Vorliegender Text ->
··········

Anfang der 90er Jahre gab es ein Wort im Sprechen und Schreiben über Popmusik, das mochte keiner hören. Man benutzte es am besten gar nicht, denn es war ganz und gar aus der Mode gekommen: Zu fordern, Popmusik solle »authentisch« sein, das war nicht nur uncool, sondern nachgerade verboten. Die Hamburger Band Die Sterne sahen das damals ein bisschen anders und verbanden den rumpelnden Funk von Sly Stone und Parliament mit dem agitatorischen Pop-Prinzip von Ton Steine Scherben – beseelten dieses Gebräu durch eigenes Erleben, denn das wollten sie schon: etwas Echtes schaffen.
Und das gelang ihnen: Sie entfernten sich von der stimmigen Sprache gängiger Popmusik, unterbrachen den Erzählfluss, nahmen – an der New School des Hip Hop und an Funk geschult – verschiedene Erzählperspektiven ein, verweigerten gerne das Ende der Geschichte. Man konnte Mitte der Neunziger kaum eine Band aus Deutschland hören, die dermaßen groovte, die so viel Flow hatte.
Mit den Jahren veränderte sich der Sound hin zu einem noch deutlicher von elektronischer Musik, von Beats und Bass geprägten Klangbild. »Die Grenzen zwischen Laptop und Proberaum, DJ-Pult und Bühne sind es, die in diesen Tagen eingerissen werden und verschwinden«, sagte Sänger und Gitarrist Frank Spilker einmal.

··········

Aufgaben ->
1. Übersetzen Sie den folgenden Satz aus dem Text über die Band Die Sterne ins Englische: „Man konnte Mitte der Neunziger kaum eine Band aus Deutschland hören, die dermaßen groovte, die so viel Flow hatte.“
2. Liefern Sie eine Fortsetzung des Textes über die Hamburger Band Die Sterne, die unmittelbar an dessen letzten Satz anschließt.

Gespeicherte Datensatzeinträge:
··········

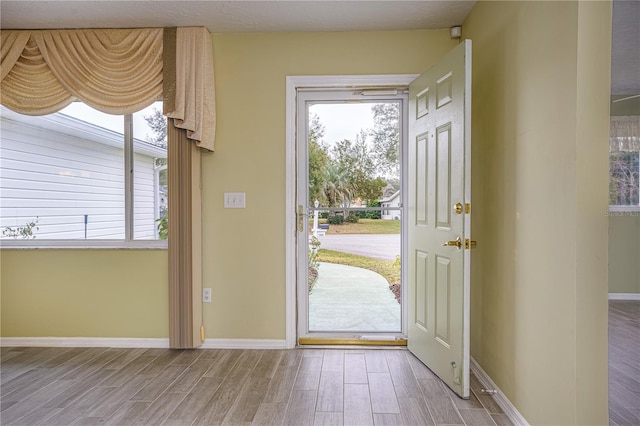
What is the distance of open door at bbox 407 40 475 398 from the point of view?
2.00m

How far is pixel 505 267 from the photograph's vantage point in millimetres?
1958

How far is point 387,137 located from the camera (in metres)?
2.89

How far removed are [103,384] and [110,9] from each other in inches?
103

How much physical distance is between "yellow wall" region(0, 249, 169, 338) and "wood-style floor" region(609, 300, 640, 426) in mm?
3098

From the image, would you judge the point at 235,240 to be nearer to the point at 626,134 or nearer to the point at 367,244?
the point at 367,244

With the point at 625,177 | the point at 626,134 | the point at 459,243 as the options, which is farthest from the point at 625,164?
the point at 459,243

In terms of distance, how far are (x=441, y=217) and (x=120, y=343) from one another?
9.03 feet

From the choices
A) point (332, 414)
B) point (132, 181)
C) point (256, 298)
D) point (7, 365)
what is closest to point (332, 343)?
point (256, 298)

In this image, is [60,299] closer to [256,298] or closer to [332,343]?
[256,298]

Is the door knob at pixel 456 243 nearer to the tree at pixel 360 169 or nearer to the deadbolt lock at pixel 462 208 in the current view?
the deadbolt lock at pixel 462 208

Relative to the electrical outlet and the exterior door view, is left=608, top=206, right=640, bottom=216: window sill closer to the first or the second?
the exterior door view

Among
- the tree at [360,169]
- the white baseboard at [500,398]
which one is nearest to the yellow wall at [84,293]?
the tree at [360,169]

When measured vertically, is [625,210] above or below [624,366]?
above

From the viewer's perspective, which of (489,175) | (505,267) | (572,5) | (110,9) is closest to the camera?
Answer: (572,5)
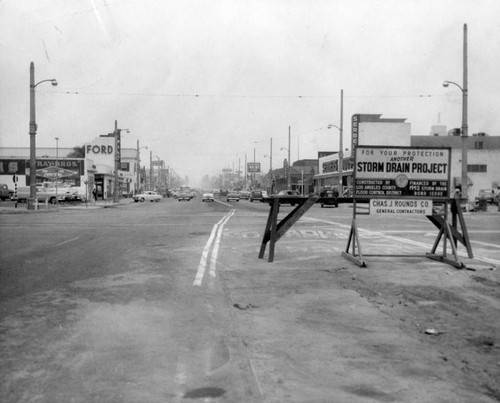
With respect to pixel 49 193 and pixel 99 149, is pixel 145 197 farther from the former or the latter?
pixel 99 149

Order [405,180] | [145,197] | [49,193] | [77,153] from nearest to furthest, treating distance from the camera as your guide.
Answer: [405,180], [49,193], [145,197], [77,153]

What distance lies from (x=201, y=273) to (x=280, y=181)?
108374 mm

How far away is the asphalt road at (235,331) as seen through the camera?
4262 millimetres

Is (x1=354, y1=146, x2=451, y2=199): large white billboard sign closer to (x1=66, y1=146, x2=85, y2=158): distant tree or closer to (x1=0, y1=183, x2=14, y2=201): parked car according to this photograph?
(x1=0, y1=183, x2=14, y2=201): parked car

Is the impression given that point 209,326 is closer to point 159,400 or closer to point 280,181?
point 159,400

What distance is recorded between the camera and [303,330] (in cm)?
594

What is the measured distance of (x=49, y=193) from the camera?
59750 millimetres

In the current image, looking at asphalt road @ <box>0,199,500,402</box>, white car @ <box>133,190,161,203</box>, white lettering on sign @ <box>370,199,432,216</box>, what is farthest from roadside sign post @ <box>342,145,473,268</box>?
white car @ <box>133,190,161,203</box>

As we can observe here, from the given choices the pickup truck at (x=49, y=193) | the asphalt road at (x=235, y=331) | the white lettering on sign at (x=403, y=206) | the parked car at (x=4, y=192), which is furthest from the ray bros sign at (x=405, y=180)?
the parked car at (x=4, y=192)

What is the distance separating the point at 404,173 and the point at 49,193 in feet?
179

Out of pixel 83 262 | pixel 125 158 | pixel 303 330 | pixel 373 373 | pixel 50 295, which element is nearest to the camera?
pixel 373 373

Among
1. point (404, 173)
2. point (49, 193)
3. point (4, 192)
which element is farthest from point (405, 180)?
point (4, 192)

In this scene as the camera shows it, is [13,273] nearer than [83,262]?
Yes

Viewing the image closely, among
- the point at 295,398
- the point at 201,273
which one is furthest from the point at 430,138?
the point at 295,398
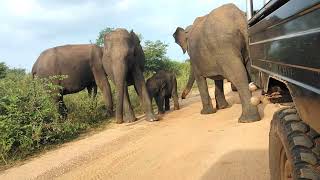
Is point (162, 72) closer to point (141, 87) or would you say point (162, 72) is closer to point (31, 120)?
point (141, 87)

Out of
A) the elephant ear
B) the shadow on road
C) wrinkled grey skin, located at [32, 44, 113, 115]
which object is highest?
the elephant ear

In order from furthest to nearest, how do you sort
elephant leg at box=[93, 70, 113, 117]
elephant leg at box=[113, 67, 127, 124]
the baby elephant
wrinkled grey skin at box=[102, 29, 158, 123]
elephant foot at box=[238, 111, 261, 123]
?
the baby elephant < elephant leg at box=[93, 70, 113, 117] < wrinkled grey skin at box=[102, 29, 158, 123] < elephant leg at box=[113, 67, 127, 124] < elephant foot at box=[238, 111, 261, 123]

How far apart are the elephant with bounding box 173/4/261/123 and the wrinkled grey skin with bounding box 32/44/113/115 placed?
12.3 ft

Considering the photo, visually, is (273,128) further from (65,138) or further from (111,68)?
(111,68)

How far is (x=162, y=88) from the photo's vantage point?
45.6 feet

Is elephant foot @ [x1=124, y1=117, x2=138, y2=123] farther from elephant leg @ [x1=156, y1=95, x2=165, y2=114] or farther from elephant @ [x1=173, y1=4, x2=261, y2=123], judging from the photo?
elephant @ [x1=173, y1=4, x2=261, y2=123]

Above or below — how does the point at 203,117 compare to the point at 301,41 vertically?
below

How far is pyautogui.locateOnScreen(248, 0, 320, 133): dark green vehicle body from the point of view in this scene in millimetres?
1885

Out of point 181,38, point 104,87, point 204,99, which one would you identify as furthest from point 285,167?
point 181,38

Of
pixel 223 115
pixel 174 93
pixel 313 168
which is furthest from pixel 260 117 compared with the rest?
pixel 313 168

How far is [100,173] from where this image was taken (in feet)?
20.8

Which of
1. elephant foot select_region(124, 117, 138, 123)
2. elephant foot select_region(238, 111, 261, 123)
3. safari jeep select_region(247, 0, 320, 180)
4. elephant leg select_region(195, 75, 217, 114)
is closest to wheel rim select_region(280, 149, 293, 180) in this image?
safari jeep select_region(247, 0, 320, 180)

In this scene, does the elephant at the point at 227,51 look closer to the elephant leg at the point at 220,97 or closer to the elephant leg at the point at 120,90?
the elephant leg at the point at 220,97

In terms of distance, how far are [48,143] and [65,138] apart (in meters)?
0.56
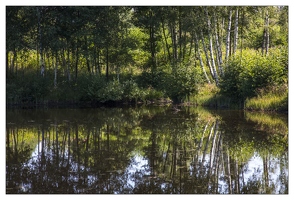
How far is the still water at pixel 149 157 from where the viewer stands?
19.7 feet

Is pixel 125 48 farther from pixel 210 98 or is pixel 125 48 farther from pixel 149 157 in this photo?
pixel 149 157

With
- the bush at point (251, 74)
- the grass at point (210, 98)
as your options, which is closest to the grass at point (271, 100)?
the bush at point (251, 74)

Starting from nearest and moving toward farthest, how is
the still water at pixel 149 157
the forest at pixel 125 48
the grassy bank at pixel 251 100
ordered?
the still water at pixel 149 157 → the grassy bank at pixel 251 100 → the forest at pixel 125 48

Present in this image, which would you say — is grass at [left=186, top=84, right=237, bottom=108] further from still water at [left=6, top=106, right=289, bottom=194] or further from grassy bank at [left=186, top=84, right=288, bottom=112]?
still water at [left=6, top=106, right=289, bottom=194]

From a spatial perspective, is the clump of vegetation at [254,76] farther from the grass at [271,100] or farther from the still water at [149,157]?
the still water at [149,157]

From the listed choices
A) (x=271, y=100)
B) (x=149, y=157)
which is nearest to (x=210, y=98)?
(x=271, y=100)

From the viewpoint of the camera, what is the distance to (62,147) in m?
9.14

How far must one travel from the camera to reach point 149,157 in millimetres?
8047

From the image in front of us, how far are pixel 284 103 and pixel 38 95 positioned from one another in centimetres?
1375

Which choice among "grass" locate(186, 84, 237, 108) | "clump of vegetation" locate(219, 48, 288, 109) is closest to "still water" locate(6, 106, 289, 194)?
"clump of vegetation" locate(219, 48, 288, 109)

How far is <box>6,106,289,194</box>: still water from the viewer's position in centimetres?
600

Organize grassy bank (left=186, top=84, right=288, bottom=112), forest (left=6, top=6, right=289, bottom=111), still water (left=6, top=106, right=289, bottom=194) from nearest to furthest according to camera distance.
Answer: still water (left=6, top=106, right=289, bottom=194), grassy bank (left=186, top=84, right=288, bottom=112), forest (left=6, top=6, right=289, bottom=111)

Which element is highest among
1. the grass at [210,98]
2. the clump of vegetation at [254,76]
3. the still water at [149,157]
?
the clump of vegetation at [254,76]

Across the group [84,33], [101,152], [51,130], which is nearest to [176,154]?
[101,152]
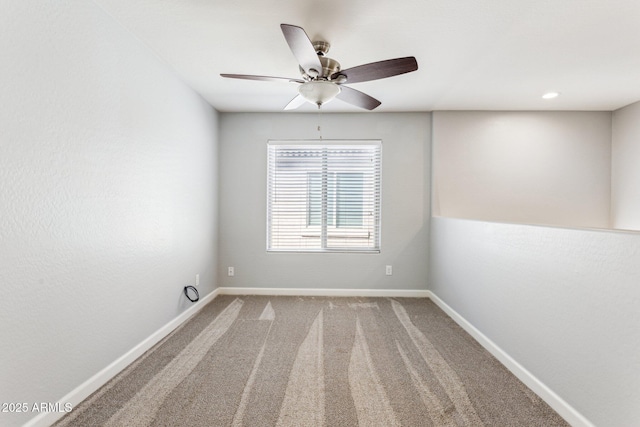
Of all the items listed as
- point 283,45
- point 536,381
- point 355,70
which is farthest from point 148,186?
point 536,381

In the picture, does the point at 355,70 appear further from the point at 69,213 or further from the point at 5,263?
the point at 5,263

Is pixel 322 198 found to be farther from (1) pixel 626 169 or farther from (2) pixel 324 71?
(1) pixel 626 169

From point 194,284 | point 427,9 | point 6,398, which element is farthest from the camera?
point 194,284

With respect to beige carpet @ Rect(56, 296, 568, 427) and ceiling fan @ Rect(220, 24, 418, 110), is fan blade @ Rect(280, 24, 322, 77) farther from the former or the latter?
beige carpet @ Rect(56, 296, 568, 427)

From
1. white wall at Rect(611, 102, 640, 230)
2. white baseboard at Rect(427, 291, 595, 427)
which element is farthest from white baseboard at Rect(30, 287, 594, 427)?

··········

Erwartete Lösungen ->
1. In the mid-nineties, you could hardly hear a band from Germany that grooved like that, that had so much flow.

2.
Das mag sein, dennoch macht es auch Spaß, die Band live zu erleben, wenn sie ihre ganz alten Lieder spielen, Sterne-Klassiker wie »Big in Berlin«, »Universal Tellerwäscher“, »Was hat Dich bloß so ruiniert« oder »Fickt das System«. »Nur fürchtet sich der Witz vor der Pointe, was mach ich nur, wenn wieder keiner lacht«, fragt sich Spilker in dem phantastischen Stück »Inseln«, wohl wissend, dass bei den Sternen fast jede Text-Pointe zündet und sich ihre Betrachtung der Welt vor allem nicht im Blick auf das kleine Glück erschöpft.
Interessante Gedanken über die, so Spilker, »Schizophrenie des Daseins«, zu denen man tanzen kann, das waren und sind immer noch der Sterne stärkste Waffe. Das macht die Band in Deutsch-Pop-Zeiten von Philipp Poisel, Tim Bendzko & Co., in Zeiten sentimentaler Privatisierung so angenehm anders. Im Colos-Saal stellt die inzwischen neu formierte Band um Spilker ihr neues, nun 13. Album »Hallo Euphoria« vor, auf dem wir nun auch erstaunliche Streicher-Harmonien hören. 23 Jahre war die Band nicht in Aschaffenburg – nun, Hallo Euphoria, schauen Sie mal wieder im Colos-Saal vorbei.